▸ **What is expected**:
Your copy of the data should match it exactly, except that the pictures are gone.

▸ **Given data**:
- - - - -

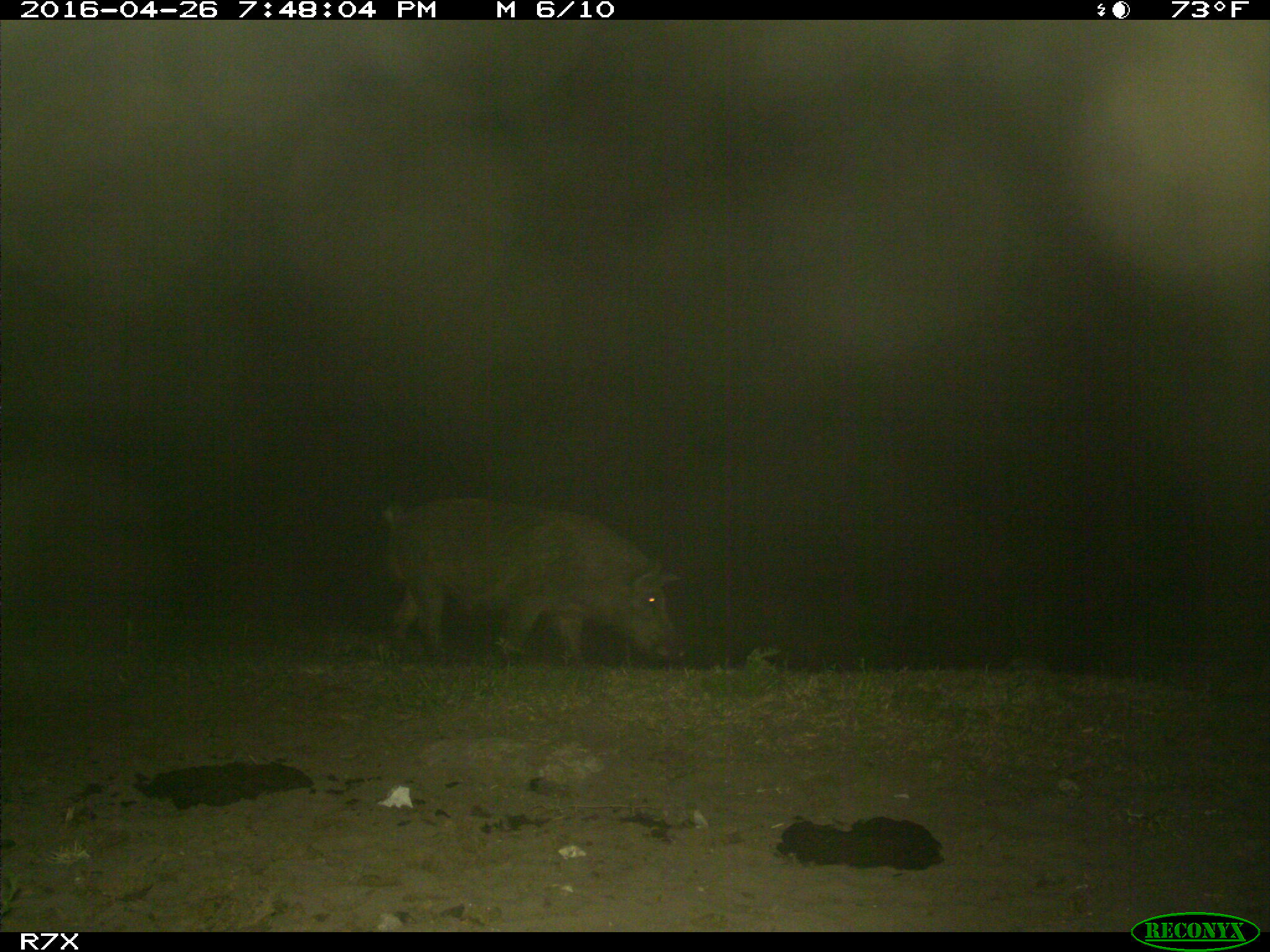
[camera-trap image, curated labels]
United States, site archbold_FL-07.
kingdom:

- - - - -

▸ **Task result**:
[camera-trap image, curated labels]
United States, site archbold_FL-07.
kingdom:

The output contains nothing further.